All I have to say is that the documentary was really good and I felt it did helped me a bit on understanding perception on photographs a bit more.


  1. Interim Online Review - Unit 2 : Space 10/11/09

    Hi Shahbir,

    Okay - your engagement with this unit and the cultural programme is much improved on your first five weeks, and as I suggested in an earlier post, I've enjoyed your reviews of the films. That said, your blog is still very weak in terms of your visualisation of the various scenes; yes, you've done a few preliminary sketches, but I can't see any evidence of you taking an idea and refining it, via drawings, via more drawings, via research etc. If you visit Ruben's blog you will note how organised his 'workflow' is - a scene from the text, developed into thumbnail sketches, which are then selected out and refined, and then used as the basis for a more resolved digital painting. In this sense, I can follow his ideas from a to b - his 'creative methodology' is very clear to me and very satisfying. You must better organise and order your creative development and I strongly suggest you model your own approach on that of your classmates - observe how they use their blogs, observe how they show the development of their ideas and do similarly.

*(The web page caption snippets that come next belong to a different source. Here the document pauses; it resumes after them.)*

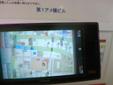 GPS12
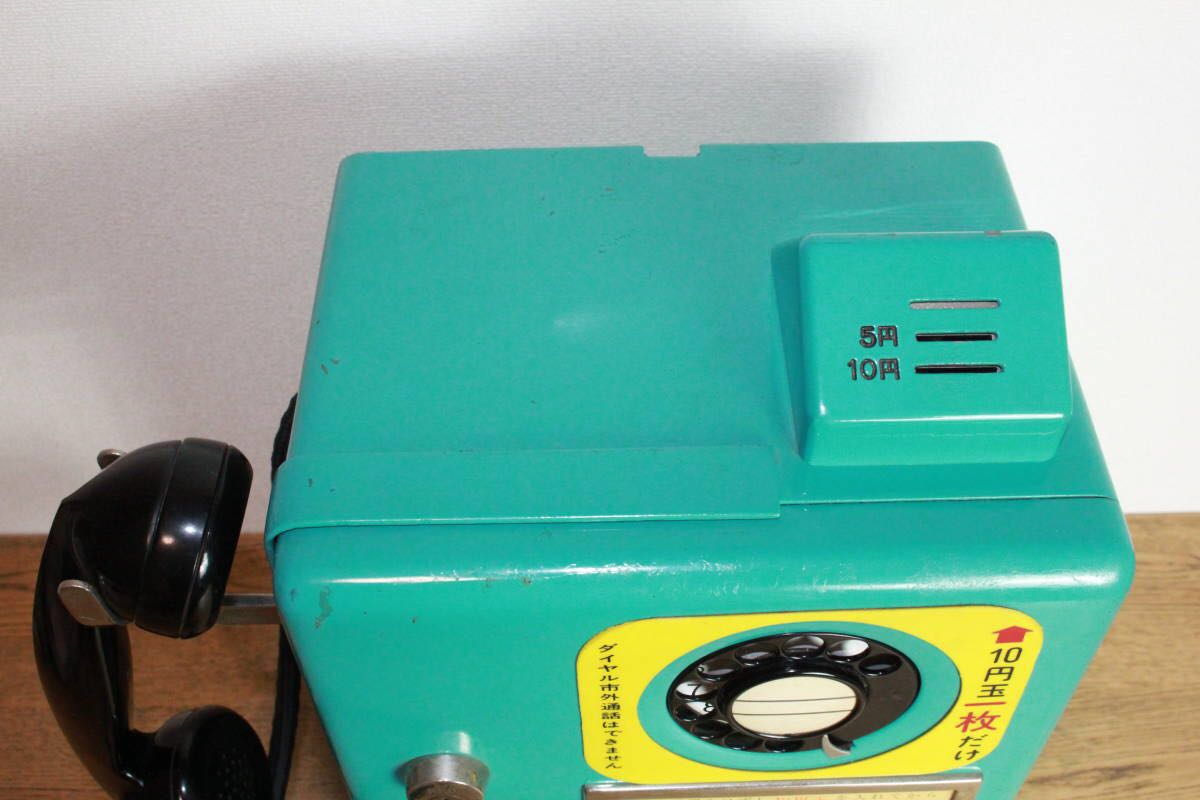 ボックス用 公衆電話機 青 5号A型 安立電気株式会社 昭和37年製造 鍵付き/青色公衆電話機 ボックス公衆電話機 初代電話ボックス用公衆電話_画像7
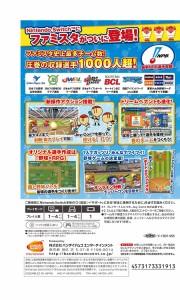 [100円便OK]【新品】【NS】プロ野球 ファミスタ エボリューション[在庫品]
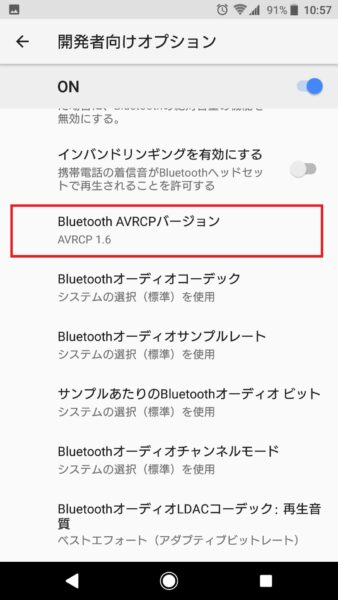 AndroidスマホからナビへBluetooth接続できない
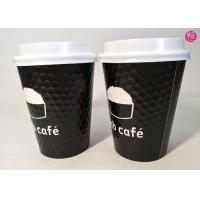 China New 12oz Glossy  Printed Insulated Two Layer Diamond Shaped Paper Cup wholesale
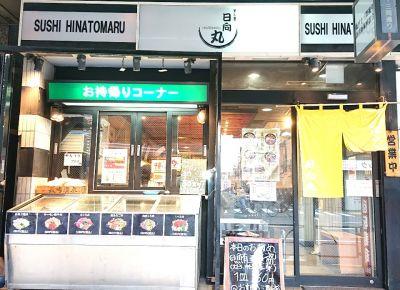 回転寿司 日向丸 亀戸店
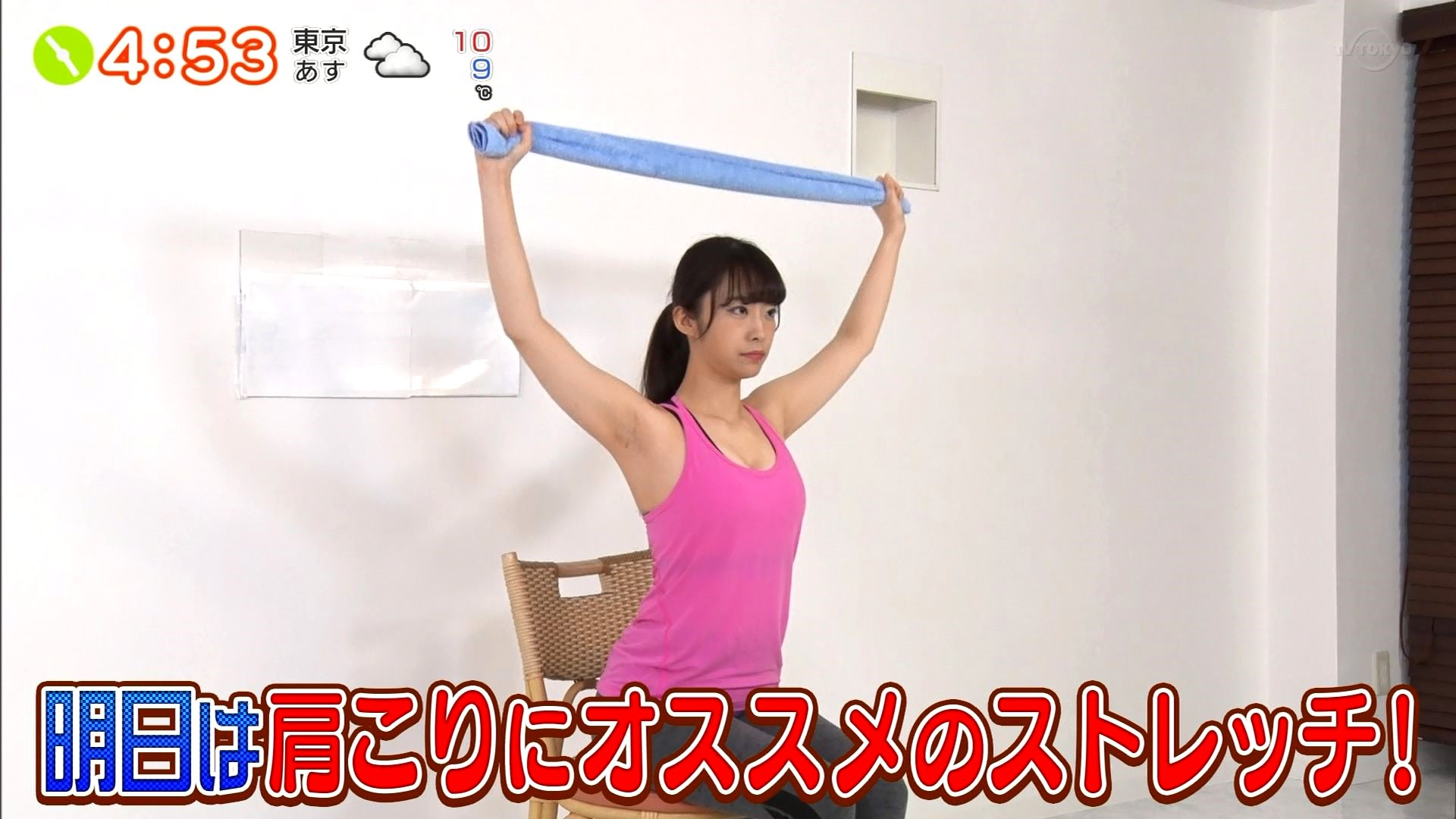 真中ひまりの腋見せストレッチ (2)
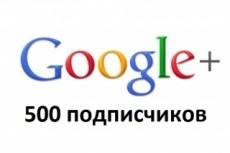 250 подписчиков или вступлений в сообщество Google+ гугл 8 - kwork.ru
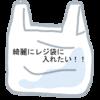 【主婦・主夫必見!】レジ袋に上手に買ったものを入れる方法。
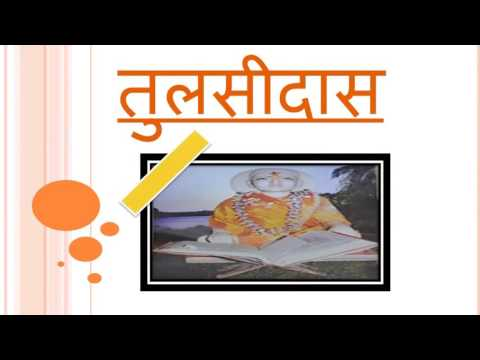 The Best Hindi Presentation - Indian Writers  In Hindi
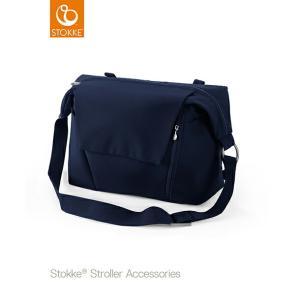 STOKKE(ストッケ) ストローラー チェンジングバッグ ディープブルー|マザーズバッグ|ストッケ正規販売店【送料無料】|baby-smile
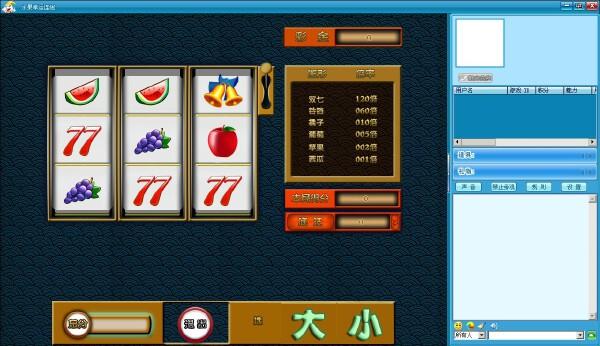 移动电玩城网狐6603六人通比游戏APP开发水果机连线游戏程序源码三通版-第1张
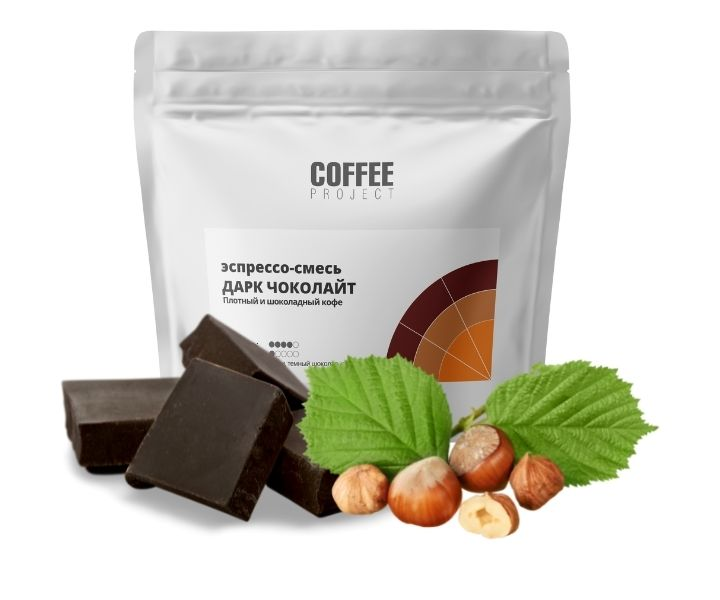 Плотный и шоколадный кофе Дарк Чоколейт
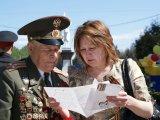 «Письмо ветерану!» В «Светловке» открытштаб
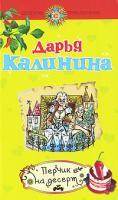 Дарья Калинина Перчик на десерт 978-5-699-38678-9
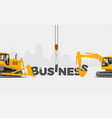 business creation banner vector image vector image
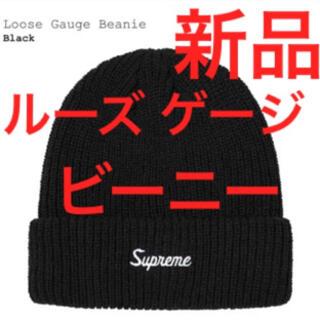 Supreme - 20AW SUPREME LOOSE GAUGE BEANIE BLACK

    I want to see much more drawing, visual reference and digital painting on your blog; also, so far there's been little or no mention of the Pit and the Pendulum - remember, you have 3 drawings to produce over the next 2 and a half weeks! You must speed up, Shahbir!

    See the second comment for general advice re. the written assignment

  2. Written Assignment stuff…

    Some general structural advice regarding framing your essay in the more general context of ‘production design’ – by way of introduction to your specific case-study (i.e. the movie or game of choice), you’ll need to demonstrate your understanding of the purpose of production design/designers in enshrining certain ‘narrative values’ within the look of the production; you should discuss the general aims/objectives/definitions of production design – see below:

    “Before designing anything, the designer develops a "design concept," an overarching metaphor for the film's appearance that governs individual choices. This "concept" may or may not be established in conjunction with the director. Once settled upon, however, it structures all decisions made, helping the art staff to give an individual film visual distinction.”
    Read more:

    You’ll find alternative definitions that you may want to include, but your following analysis of your chosen exemplar should be an in-depth discussion of that ‘overarching metaphor’ that organizes all the various components of the production’s design; you need to be looking for recurring motifs, colour values, use of space, set-design etc. that, collectively, create ‘the look’ and be able to talk insightfully about the narrative contribution of ‘the look’ – i.e. – how does it assist in the audience’s understanding of the narrative or thematic framework.
    IMPORTANT; try and think of your written assignments as ‘complete worlds’ – i.e., that they must contain all information necessary for your reader to follow your discussion coherently. Never presume prior knowledge on the behalf of your reader; do not, for instance, presume that your reader understands or is familiar with ‘Production Design’ – you always need to define your terms WITHIN the essay; likewise with films and games; give their release date, their director etc. Use footnotes to give definitions or information that would otherwise interrupt flow of argument; for instance, if you don’t want to pause rhythm of sentence by giving reader additional information about a particular artist or designer, use a footnote to put this data into the ‘margins’ of the discussion. On Word, goto to Insert and then ‘Footnote’ to install footnote at bottom of page.

    AVOID DESCRIPTION – obviously, you will need to give some plot details to contextualise the scenes you want to discuss, but I don’t want a blow-by-blow account of the game/film; give a brief précis and get on with the ANALYSIS.

    Below is a list of useful websites; use them in addition to other sources of reference (books, docs, making ofs) to SUPPORT your observations; you need to gather EVIDENCE to corroborate with your analysis. GENERIC observations (i.e. ‘stating the bloody obvious’) are to be avoided at all costs. Tell me something I DON’T know!


    The gloves are coming off; the brief asks you to produce 1,500 words… and that’s what I want; shortfall assignments will be penalized accordingly – or failed.